Behind-the-Scenes: Fabric Printing

Posted by baker miller

In our last blog post, we discussed the steps it took to create prints for our plus-size clothing brand, baker miller. We talked about standard printing techniques today in the fashion industry - rotary printing, sublimation, and digital printing.
Our printing house, located right outside downtown Los Angeles, guided us on the best printing method for our viscose jersey: rotary printing. With this process, the dye would absorb into the fabric evenly and effectively and hold better and longer than other types of printing. Our colors would be vibrant and intense.
How does rotary printing work? Once the print design is complete, a textile artist separates the design into individual colors.

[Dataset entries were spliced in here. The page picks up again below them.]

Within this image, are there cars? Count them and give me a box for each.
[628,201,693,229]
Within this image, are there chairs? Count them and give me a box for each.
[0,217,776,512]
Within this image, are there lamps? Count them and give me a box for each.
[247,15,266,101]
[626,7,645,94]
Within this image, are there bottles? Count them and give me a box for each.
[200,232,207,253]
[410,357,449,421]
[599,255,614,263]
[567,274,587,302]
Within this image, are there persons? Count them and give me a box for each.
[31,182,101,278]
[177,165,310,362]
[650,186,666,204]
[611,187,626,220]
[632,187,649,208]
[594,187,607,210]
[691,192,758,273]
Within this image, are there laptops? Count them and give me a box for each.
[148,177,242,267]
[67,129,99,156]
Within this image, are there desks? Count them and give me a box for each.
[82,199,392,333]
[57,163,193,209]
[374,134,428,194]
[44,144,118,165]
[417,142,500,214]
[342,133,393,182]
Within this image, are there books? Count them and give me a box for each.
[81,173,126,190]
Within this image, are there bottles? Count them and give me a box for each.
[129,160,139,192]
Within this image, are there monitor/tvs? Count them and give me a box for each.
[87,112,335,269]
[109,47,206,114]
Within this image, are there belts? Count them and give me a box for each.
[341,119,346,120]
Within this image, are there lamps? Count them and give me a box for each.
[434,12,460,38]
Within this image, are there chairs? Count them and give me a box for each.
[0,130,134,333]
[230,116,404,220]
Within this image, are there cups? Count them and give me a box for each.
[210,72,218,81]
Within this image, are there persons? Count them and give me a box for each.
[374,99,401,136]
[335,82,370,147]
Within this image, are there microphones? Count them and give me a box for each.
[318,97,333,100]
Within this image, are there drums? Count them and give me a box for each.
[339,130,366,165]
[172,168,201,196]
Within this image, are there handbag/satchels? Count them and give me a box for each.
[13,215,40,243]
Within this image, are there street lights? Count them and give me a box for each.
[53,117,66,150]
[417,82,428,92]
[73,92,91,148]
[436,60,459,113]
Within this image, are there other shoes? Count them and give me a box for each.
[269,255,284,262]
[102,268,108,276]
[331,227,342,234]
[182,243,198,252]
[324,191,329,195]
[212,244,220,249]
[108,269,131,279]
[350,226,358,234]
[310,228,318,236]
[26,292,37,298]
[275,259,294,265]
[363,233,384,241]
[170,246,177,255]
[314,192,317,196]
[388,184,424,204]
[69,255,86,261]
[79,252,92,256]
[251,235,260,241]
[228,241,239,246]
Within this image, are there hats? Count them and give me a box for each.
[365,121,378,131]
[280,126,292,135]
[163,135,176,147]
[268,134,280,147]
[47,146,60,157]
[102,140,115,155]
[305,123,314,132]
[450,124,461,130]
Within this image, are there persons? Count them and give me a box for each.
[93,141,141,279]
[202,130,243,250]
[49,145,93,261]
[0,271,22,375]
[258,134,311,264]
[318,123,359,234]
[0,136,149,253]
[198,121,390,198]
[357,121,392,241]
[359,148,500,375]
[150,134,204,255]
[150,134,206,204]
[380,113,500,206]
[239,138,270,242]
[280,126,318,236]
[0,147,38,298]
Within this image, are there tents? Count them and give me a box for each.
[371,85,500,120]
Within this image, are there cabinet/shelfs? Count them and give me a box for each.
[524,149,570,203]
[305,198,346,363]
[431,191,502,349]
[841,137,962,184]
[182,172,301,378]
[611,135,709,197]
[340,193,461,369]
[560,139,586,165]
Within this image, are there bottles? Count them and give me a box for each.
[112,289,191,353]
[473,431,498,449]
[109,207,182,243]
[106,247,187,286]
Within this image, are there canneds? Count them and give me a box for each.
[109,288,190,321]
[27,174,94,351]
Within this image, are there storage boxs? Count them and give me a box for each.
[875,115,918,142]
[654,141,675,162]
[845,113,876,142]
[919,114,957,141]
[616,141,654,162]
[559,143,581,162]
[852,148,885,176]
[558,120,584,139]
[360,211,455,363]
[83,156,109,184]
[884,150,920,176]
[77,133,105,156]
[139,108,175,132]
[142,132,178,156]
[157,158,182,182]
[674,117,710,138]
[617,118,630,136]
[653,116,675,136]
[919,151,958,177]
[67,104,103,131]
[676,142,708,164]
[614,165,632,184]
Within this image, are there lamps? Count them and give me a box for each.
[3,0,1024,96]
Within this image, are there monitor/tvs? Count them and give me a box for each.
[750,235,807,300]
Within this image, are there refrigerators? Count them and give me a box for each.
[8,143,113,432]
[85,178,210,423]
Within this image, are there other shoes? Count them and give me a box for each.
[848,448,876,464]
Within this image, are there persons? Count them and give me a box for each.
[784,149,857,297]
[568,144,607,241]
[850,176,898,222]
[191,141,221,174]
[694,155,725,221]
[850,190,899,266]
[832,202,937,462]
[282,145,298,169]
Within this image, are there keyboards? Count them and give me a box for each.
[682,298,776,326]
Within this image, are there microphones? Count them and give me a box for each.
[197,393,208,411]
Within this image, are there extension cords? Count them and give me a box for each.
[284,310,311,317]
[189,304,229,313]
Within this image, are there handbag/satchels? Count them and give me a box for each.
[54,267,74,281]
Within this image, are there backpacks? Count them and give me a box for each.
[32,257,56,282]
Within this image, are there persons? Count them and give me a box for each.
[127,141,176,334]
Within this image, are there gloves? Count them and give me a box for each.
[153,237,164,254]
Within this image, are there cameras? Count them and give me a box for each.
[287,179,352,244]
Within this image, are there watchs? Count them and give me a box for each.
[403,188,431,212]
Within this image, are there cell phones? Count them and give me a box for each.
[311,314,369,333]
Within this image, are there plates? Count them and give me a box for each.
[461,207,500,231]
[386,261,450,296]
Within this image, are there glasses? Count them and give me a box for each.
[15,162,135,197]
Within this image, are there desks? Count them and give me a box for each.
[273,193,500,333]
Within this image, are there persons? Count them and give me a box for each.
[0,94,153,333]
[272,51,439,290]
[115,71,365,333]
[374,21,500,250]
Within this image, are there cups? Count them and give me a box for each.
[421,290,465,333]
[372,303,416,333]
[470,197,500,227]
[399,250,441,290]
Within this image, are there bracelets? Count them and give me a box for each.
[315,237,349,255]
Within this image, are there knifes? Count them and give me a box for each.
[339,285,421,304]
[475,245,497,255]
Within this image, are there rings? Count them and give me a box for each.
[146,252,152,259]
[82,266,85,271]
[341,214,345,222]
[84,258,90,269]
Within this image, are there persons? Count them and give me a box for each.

The design for each color is then etched onto a separate, cylindrical screen. For example, if the print contained three colors, then three screens would need to be created.
The engraved screen rotates on the printing machine while a squeegee device inside the screen pushes the dye through the screen and onto the fabric. The dye is piped to the screens from the paint containers placed next to them.
Here is a photo of the printing machine at our print house (note this is NOT our fabric):

fabric printing factory
After our factory engraved our screens, they next prepared the dye. The same dyes used in fabric dyeing are used for textile printing, but they are thickened with agents to create a print paste. Creating a print paste allows the colors, when being applied, to stay in place and ensure clean designs and crisp lines.
The next step was the strike-off, a fabric sample printed to our requirements. Once we approved, it was time for production printing. Here is a strike-off for one of our fabrics:

fabric printing strike off

After the printing, the fabric passed from the main cylinder through a drying and steaming chamber to set the color. This process ensures that the prints do not fade over time.
Next, the fabric went through thorough washing and drying. This step is necessary to remove unfixed dyes, thickeners, and other components of the print paste.
After that step, a softening finish was applied to the fabric to make it smooth and soft.
Then we were done!
Here is a photo of our printed fabric on the fit & flare dress:

baker miller plus-size blue dots fit & flare dress
Printing for a small brand like baker miller is difficult – most print houses have large minimum yardage requirements. But we found a factory willing to print in small batches. We're happy to offer our customers made-to-order dresses in our prints.